Le prospettive future: scenari BNEF e richieste dell’ACEA
Secondo BloombergNEF, le vendite globali saliranno a 39 milioni nel 2030 e al 70% del mercato nel 2040, con punte del 90% nei Paesi nordici. Tuttavia, come accennato, la stagnazione degli Stati Uniti e i nuovi ostacoli commerciali rendono l’espansione meno lineare rispetto alle attese degli anni passati.
L’Europa si trova un po’ sospesa fra ambizioni e ostacoli.
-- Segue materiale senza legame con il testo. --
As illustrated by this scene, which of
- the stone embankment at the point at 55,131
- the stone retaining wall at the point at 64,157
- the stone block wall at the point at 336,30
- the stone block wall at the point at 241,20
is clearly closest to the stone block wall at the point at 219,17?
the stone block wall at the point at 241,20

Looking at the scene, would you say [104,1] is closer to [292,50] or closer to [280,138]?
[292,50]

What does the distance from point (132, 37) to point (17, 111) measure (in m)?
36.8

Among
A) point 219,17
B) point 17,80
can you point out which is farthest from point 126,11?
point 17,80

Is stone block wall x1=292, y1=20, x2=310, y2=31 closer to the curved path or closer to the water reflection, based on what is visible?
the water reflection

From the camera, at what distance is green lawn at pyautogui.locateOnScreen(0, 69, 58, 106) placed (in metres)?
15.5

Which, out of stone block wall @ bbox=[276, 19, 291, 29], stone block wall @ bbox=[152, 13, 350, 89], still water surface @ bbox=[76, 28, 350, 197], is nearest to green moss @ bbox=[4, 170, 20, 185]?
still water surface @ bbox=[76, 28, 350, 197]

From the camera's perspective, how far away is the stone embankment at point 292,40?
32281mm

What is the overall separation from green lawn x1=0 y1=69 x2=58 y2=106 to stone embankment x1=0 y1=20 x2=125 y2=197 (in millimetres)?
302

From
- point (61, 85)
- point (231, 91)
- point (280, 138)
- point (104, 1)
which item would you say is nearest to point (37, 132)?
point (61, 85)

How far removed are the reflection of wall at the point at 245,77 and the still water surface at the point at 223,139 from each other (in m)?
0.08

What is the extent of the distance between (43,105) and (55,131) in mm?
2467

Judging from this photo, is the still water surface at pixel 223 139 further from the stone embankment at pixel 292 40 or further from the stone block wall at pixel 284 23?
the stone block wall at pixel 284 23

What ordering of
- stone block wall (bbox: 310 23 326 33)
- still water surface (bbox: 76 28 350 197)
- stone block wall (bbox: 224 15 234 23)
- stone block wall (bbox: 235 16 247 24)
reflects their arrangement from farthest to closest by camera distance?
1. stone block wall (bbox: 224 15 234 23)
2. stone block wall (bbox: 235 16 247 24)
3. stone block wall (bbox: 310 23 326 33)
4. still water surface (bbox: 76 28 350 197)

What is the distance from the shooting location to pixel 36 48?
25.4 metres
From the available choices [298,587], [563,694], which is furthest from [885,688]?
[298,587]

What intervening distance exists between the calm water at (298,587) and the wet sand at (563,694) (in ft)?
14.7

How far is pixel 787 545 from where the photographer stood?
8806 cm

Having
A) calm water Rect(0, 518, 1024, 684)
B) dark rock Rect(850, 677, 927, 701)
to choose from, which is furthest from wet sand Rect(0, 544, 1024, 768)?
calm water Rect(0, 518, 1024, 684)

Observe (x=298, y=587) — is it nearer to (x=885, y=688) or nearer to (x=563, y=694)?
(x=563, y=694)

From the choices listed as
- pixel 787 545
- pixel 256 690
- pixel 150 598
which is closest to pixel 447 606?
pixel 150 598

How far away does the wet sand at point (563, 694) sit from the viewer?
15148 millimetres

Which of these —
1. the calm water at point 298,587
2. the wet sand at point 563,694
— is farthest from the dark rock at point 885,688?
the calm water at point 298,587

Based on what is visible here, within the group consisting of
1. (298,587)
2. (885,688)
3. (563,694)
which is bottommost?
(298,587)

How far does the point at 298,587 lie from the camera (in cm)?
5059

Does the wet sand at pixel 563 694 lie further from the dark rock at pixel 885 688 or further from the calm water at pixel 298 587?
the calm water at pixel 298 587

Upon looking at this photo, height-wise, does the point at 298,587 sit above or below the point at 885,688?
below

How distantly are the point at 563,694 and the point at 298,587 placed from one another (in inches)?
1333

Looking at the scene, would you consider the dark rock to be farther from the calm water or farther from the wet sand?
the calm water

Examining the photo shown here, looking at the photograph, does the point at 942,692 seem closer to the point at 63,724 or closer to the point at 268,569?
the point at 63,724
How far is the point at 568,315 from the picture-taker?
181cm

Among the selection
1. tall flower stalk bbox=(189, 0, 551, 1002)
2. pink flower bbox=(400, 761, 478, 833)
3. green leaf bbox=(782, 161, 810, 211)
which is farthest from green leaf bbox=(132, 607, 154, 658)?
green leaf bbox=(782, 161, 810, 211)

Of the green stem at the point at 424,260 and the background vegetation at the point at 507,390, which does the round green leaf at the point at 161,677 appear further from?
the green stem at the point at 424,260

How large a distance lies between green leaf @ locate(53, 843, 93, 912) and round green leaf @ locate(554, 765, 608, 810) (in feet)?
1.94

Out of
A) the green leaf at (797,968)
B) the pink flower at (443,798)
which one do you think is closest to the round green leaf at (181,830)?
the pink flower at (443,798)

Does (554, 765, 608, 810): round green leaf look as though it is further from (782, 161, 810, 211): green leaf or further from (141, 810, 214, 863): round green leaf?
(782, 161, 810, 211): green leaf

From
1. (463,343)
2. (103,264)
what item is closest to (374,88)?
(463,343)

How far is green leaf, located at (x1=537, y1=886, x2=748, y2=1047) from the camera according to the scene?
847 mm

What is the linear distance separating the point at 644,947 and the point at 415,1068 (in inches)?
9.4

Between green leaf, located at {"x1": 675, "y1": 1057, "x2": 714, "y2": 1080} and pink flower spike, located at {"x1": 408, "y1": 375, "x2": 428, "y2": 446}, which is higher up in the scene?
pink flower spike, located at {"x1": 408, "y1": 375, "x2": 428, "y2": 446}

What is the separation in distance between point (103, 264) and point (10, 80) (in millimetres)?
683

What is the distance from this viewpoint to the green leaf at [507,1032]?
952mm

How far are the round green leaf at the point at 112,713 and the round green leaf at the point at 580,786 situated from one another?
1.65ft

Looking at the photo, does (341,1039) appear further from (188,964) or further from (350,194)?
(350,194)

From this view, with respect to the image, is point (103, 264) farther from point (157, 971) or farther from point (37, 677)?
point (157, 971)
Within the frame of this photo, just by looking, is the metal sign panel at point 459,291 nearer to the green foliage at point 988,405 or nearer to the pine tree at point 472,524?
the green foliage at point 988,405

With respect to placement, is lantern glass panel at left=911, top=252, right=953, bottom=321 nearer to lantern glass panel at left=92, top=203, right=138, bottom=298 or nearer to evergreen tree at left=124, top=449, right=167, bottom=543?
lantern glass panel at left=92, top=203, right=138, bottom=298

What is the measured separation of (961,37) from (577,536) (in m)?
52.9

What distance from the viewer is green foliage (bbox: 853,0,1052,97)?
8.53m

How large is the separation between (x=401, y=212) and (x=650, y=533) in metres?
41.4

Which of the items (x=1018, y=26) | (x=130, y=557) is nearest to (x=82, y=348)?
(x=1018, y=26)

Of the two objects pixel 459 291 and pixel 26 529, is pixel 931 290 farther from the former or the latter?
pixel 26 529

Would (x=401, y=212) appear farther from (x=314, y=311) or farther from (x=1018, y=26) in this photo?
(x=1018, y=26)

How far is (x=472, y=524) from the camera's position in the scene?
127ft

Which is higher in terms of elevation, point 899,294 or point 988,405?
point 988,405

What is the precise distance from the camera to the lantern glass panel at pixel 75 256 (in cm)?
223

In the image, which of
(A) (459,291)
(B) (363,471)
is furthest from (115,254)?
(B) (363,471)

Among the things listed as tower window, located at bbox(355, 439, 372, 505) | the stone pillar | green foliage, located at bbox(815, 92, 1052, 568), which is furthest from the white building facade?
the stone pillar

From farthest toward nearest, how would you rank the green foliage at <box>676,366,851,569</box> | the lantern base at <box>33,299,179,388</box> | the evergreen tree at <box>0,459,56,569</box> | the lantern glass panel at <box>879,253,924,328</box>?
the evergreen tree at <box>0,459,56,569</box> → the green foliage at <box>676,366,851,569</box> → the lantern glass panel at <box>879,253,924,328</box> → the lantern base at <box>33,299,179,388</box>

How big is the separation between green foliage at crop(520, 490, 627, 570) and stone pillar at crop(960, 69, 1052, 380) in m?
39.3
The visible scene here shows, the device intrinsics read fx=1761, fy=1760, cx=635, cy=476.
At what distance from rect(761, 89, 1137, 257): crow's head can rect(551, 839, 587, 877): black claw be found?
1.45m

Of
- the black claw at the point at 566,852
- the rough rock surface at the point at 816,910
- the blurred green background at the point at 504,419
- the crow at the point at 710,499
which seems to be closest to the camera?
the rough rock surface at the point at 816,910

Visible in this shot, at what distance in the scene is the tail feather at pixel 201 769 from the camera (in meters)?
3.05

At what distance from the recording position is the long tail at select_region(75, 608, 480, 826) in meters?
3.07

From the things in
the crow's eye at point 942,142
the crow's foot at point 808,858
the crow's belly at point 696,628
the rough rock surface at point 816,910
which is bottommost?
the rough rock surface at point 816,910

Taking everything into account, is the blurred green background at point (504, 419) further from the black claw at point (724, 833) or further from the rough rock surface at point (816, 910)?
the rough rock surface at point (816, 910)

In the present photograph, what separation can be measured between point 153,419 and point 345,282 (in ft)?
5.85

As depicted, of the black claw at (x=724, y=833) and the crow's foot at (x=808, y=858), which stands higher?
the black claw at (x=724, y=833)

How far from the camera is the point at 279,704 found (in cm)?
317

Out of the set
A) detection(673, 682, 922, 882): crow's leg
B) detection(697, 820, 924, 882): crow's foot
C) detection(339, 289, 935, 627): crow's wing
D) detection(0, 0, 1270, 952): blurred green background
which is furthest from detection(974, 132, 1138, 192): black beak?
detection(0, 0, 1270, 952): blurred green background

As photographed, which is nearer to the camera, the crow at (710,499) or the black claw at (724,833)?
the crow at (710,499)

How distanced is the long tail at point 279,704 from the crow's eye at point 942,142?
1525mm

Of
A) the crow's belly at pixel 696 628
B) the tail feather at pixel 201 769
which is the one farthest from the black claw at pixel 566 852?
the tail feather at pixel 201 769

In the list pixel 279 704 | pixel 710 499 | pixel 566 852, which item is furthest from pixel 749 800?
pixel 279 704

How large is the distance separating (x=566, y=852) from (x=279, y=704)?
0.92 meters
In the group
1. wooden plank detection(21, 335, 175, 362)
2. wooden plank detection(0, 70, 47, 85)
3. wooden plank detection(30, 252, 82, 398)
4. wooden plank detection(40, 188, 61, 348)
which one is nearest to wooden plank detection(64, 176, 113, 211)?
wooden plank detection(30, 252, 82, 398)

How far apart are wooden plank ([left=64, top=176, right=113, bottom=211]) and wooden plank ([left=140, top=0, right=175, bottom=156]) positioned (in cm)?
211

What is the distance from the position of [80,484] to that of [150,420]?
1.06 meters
Una lettera congiunta (pdf) di ACEA e della European Association of Automotive Suppliers (CLEPA) alla Commissione europea avverte che la quota di mercato dei veicoli elettrici è “ancora troppo bassa” (15% per le auto, 9% per i furgoni, 3,5% per i camion) e che senza misure più pragmatiche il vecchio continente rischia di perdere la sfida industriale.
Le due associazioni chiedono incentivi più robusti e stabili per la domanda, costi energetici più bassi, un approccio meno rigido agli obiettivi di riduzione CO2 e una maggiore neutralità tecnologica.
Questa dovrebbe declinarsi in termini di ibride plug-in, range extender (cioè veicoli elettrici dotati di un piccolo motore a combustione che non aziona le ruote, ma ricarica la batteria quando è scarica, estendendone l’autonomia senza dipendere esclusivamente dalle colonnine) e carburanti decarbonizzati.
In particolare, l’industria europea segnala tre criticità: la dipendenza quasi totale dall’Asia per la catena del valore delle batterie, i costi di produzione più elevati, soprattutto dell’elettricità, e le barriere commerciali come il dazio del 15% sulle esportazioni verso gli Stati Uniti (Batterie: Northvolt fuori strada, ora l’Europa deve sterzare).
Senza una revisione della strategia, avvertono ACEA e CLEPA, “il rischio è di compromettere uno dei settori industriali più competitivi d’Europa”.
Scenari più prudenti
In conclusione, le analisi di BNEF e ACEA mostrano che il mercato globale della mobilità elettrica sta crescendo a ritmi record, ma non senza contraddizioni.
La Cina avanza grazie a prezzi competitivi e a un ecosistema produttivo integrato, l’Europa cresce ma resta indietro rispetto agli obiettivi, mentre gli Stati Uniti mostrano stagnazione e previsioni ridimensionate.
Alcune stime troppo ottimistiche del passato lasciano ora spazio a scenari più prudenti, in cui le politiche industriali e fiscali si confermano ancora decisive.
Pur fra queste parziali incertezze, la direzione del mercato resta chiara: i motori a combustione hanno superato il picco delle vendite e sono già in calo. Ma la velocità e la sostenibilità della transizione dipenderanno dalla capacità di coniugare ambizioni climatiche, normative abilitanti, competitività industriale e convenienza per i consumatori.